_Task details_
Print, in exact form, the lines below from the one containing "Interacting vote fraction: 10%." through the one containing "Label granularity: sequence-level.", and omit all others.
[Start of section]
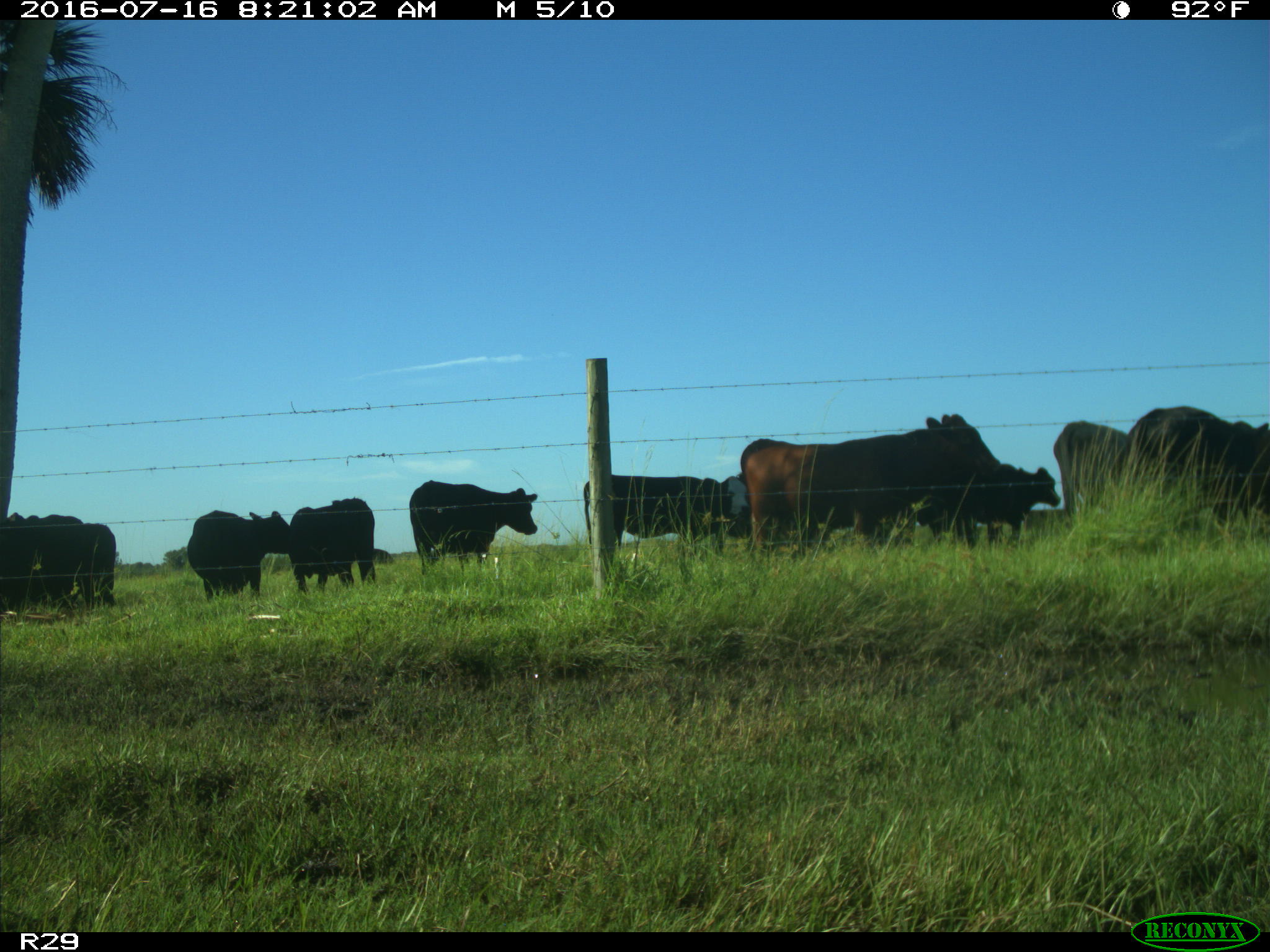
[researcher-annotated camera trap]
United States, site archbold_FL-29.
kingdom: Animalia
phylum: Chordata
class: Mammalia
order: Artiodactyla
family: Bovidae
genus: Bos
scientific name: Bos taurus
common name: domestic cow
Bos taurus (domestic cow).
[End of section]
[Start of section]
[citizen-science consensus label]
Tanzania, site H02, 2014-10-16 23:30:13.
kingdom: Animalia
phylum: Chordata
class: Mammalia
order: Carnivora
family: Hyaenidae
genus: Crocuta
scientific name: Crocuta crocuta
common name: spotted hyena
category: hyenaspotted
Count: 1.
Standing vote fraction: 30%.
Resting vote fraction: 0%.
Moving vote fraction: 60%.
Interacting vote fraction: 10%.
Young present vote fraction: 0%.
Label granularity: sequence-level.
[End of section]
_Answer space_
Interacting vote fraction: 10%.
Young present vote fraction: 0%.
Label granularity: sequence-level.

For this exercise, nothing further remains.